Walker was honored over the Fourth of July weekend at the Arthritis Foundation’s national Juvenile Arthritis (JA) Conference with The Dawn Hafeli Award for Youth Leadership. The conference was held in Keystone, CO. Hafeli, the conference co-founder and arthritis awareness trailblazer, personally presented the award.

The annual national award is presented to a youth or young adult who has shown exceptional courage and strength in their own experience of living with a childhood rheumatic disease; demonstrated leadership by volunteering time and talents to benefit other youth and young adults who have a rheumatic disease; served others through school or work activities; involved in extracurricular activities and community service; served as a role model for children and youth with rheumatic diseases.

“Back in 2012 being honored as the Northeastern Ohio arthritis hero (Cleveland Walk to Cure Arthritis) was a huge honor in itself but to now be honored nationally for my efforts is amazing.   I am very grateful for all of the opportunities that the Arthritis Foundation has provided for me over the years. Being able to go to Colorado, talk to other families with JA, and take in valuable information while having fun at the same time was a great experience that I will always remember,” Walker said.

As the 2012 Cleveland Walk to Cure Arthritis Youth Honoree, Walker exceeded his fundraising record and team participation record that year. A leader by example!

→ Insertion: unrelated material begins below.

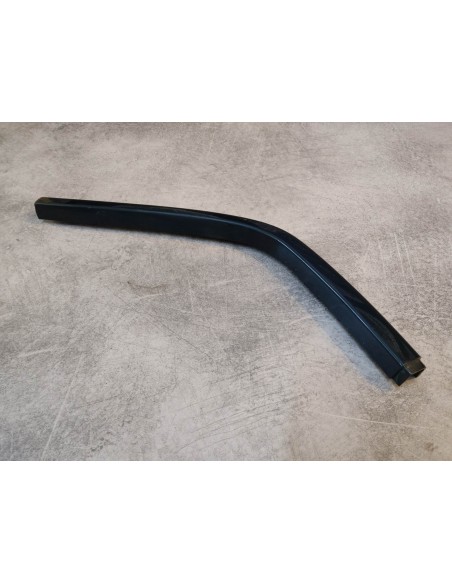 Garniture carénage gauche OCCASION TBE GL1500SE 99/00 HONDA 64214-MN5-000YGOCC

He has volunteered at Arthritis Foundation phone banks, created videos to encourage team donations, and used his creativity to plan popular basketball shoot-outs at school to raise funds for the Walk to Cure Arthritis.

Walker may have arthritis, but arthritis doesn’t have him. He has refused to let his diagnosis stop him from living a full life.

A June 2014 graduate of Marion L. Steele High School in Amherst, Walker is on his way next month to Ohio University’s Scripps program for journalism. While at Steele Walker served as president of student council as a freshman and vice president as a senior; took advanced and college credit classes and received the OHIO achievement and OHIO distinction scholarship for academic achievement. He is also a member of the National Honor Society.

Next year’s JA Conference will be held July 23-26 at the Royale Caribe just outside Walt Disney World in Orlando, FL.

 

From left, Dawn Hafeli, Nolan Walker, Ann Palmer, CEO Arthritis Foundation

From left, Courtney Winnen, Community Development Manager, Arthritis Foundation, Northeastern Ohio; Nolan Walker; Colene Walker, Nolan's mother

About the Arthritis Foundation

Striking one in every five adults and 300,000 children, arthritis is the nation’s leading cause of disability. The Arthritis Foundation (www.arthritis.org) is committed to raising awareness and reducing the impact of this serious, painful and unacceptable disease, which can severely damage joints and rob people of living life to its fullest. The Foundation funds life-changing research that has restored mobility in patients for more than six decades; fights for health care policies that improve the lives of the millions who live with arthritis; and partners with families to provide empowering programs and information.